Görev Tarifi
Aşağıdaki İmaret Camisi yazısının devamını yazın; yazının bittiği son cümleden sonrasını getirin.

Kaynak

^^^^

KUZGECE KÖYÜ RESMİ WEB SİTESİNE HOŞ GELDİNİZ!!!
 
  Ana Sayfa
  İletişim
  RESİM ALBÜMÜMÜZ
  Hikayemiz
  OSMANCIK BELEDİYESİ
  OSMANCIK
  KANDiBER KALESi
  iMARET CAMii (Koca Mehmet Pasa Camii)
  KOYUNBABA TÜRBESi
  OSMANCIK ADININ KÖKENi
  KOYUNBABA KÖPRÜSÜ
iMARET CAMii (Koca Mehmet Pasa Camii)

 

 

  Şehrimizde günümüze ulaşabilmiş yapılardan en eskisi, Koca Mehmet Paşa Camisi,öteki adıyla İmaret Camisidir.
          Çorum'dan kente girerken sağda, kalenin eteğinde, geniş bir bahçe içinde yer alan cami, kaynaklara ve yazılı belgelere göre bir imaretle beraber yapılmıştır. Ancak imaret günümüze ulaşamamıştır.
          1431-1432 (834 H.) yıllarında Osmancığın tarihsel dokusunda yeri büyük olan Koca Mehmet Paşa tarafından yaptırıldığı için "Koca Mehmet Paşa Cami" adıyla da bilinir.
          Malzeme olarak, tuğla ve moloz taş, bağlayıcı olarak ta, kireç harcı kullanılmıştır. Ters "T" planlı yapı ,geçirdiği onarımlarla iyi bir durumda işlevini yürütmektedir. Kübik bir karakter gösteren yapıda, beden duvarları iki sıra kirpi saçakla son bulur. Duvarlar, iki sıra dikey ve yatay tuğla sıraları arasına yerleştirilmiş tek sıra moloz taş örgülerden oluşmaktadır. Kubbeler, sekizgen kasnaklar üzerinde yükselmekte olup, kasnaklarda iki sıra kirpi saçaklıdırlar.

^^^^

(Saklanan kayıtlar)

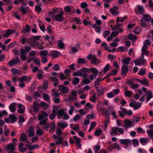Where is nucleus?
<instances>
[{
	"label": "nucleus",
	"mask_w": 153,
	"mask_h": 153,
	"mask_svg": "<svg viewBox=\"0 0 153 153\" xmlns=\"http://www.w3.org/2000/svg\"><path fill=\"white\" fill-rule=\"evenodd\" d=\"M134 62L136 65H145L147 61L146 59H144V56H143V54H141L139 59H135Z\"/></svg>",
	"instance_id": "obj_1"
},
{
	"label": "nucleus",
	"mask_w": 153,
	"mask_h": 153,
	"mask_svg": "<svg viewBox=\"0 0 153 153\" xmlns=\"http://www.w3.org/2000/svg\"><path fill=\"white\" fill-rule=\"evenodd\" d=\"M64 14L63 11H62L59 13L54 15L53 16H52V17H54L53 19L59 22H62L64 19V17L62 16Z\"/></svg>",
	"instance_id": "obj_2"
},
{
	"label": "nucleus",
	"mask_w": 153,
	"mask_h": 153,
	"mask_svg": "<svg viewBox=\"0 0 153 153\" xmlns=\"http://www.w3.org/2000/svg\"><path fill=\"white\" fill-rule=\"evenodd\" d=\"M135 12L137 15H141L145 12L144 8L143 6L137 5L135 9Z\"/></svg>",
	"instance_id": "obj_3"
},
{
	"label": "nucleus",
	"mask_w": 153,
	"mask_h": 153,
	"mask_svg": "<svg viewBox=\"0 0 153 153\" xmlns=\"http://www.w3.org/2000/svg\"><path fill=\"white\" fill-rule=\"evenodd\" d=\"M16 31L13 30L8 29L5 30H3L1 32V34L4 37H8L10 35L15 33Z\"/></svg>",
	"instance_id": "obj_4"
},
{
	"label": "nucleus",
	"mask_w": 153,
	"mask_h": 153,
	"mask_svg": "<svg viewBox=\"0 0 153 153\" xmlns=\"http://www.w3.org/2000/svg\"><path fill=\"white\" fill-rule=\"evenodd\" d=\"M97 90L98 95L100 96L104 94L105 90L102 87H95Z\"/></svg>",
	"instance_id": "obj_5"
},
{
	"label": "nucleus",
	"mask_w": 153,
	"mask_h": 153,
	"mask_svg": "<svg viewBox=\"0 0 153 153\" xmlns=\"http://www.w3.org/2000/svg\"><path fill=\"white\" fill-rule=\"evenodd\" d=\"M118 9V7L114 6L112 8L110 9V11L113 15H117L119 14Z\"/></svg>",
	"instance_id": "obj_6"
},
{
	"label": "nucleus",
	"mask_w": 153,
	"mask_h": 153,
	"mask_svg": "<svg viewBox=\"0 0 153 153\" xmlns=\"http://www.w3.org/2000/svg\"><path fill=\"white\" fill-rule=\"evenodd\" d=\"M119 142L121 144L124 145L129 144V145H131V140L128 139H120Z\"/></svg>",
	"instance_id": "obj_7"
},
{
	"label": "nucleus",
	"mask_w": 153,
	"mask_h": 153,
	"mask_svg": "<svg viewBox=\"0 0 153 153\" xmlns=\"http://www.w3.org/2000/svg\"><path fill=\"white\" fill-rule=\"evenodd\" d=\"M28 130L29 131L28 132L29 137H31L35 135V129L33 126H30Z\"/></svg>",
	"instance_id": "obj_8"
},
{
	"label": "nucleus",
	"mask_w": 153,
	"mask_h": 153,
	"mask_svg": "<svg viewBox=\"0 0 153 153\" xmlns=\"http://www.w3.org/2000/svg\"><path fill=\"white\" fill-rule=\"evenodd\" d=\"M18 112L19 113H23L25 111V106L21 103H19L18 105Z\"/></svg>",
	"instance_id": "obj_9"
},
{
	"label": "nucleus",
	"mask_w": 153,
	"mask_h": 153,
	"mask_svg": "<svg viewBox=\"0 0 153 153\" xmlns=\"http://www.w3.org/2000/svg\"><path fill=\"white\" fill-rule=\"evenodd\" d=\"M131 60V59L130 58H126L123 59L122 60L123 65L128 66Z\"/></svg>",
	"instance_id": "obj_10"
},
{
	"label": "nucleus",
	"mask_w": 153,
	"mask_h": 153,
	"mask_svg": "<svg viewBox=\"0 0 153 153\" xmlns=\"http://www.w3.org/2000/svg\"><path fill=\"white\" fill-rule=\"evenodd\" d=\"M17 59H13L9 61L8 63L10 66H12L13 65L16 64L18 62L20 61V59L18 57Z\"/></svg>",
	"instance_id": "obj_11"
},
{
	"label": "nucleus",
	"mask_w": 153,
	"mask_h": 153,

^^^^

Çalışmanın Sonucu
           Yapının tüm yüzlerinde duvar işçiliğinin aynı olduğu, tuğla ve taş sıraları ile kirpi saçakların düzgün sıralar izledikleri gözlenir.
           Önyüz, dilimli kemerli,mukarnaslı tepelikli görkemli mermer portalle vurgulanırken, yüzün sağ köşesinden (kuzey-batıdan) bir minarenin yükseldiği gözlenir. Ancak minare özgün olmayıp, 1968 yılında yapılmış bir ektir. İç hacımları örten kubbeler, hangi yönden bakılırsa bakılsın, üç kubbeli plastik bir üst kütle oluştururlar.
           Pencereler, iki kat üzerine düzenlenmişlerdir.
           Kuzey yüz boyunca uzandığı anlaşılan "geç gelenler bölümü" (son cemaat mahalli) yıkılmıştır.
           Böylece, önyüzü ortalayarak açılmış, varsıl portal ve yan düzenleme açığa çıkmıştır. Geç gelenler bölümünden bazı kalıntılar bu kanıyı doğrulamaktadır. Yine önyüz boyunca uzanan sivri kemerli nişleri taşıyan plasterler ile, kuzey duvarla batı duvarının birleştiği köşedeki, geç gelenler bölümünün yan kemer üzengisinden kalıntı da gözden kaçmamaktadır.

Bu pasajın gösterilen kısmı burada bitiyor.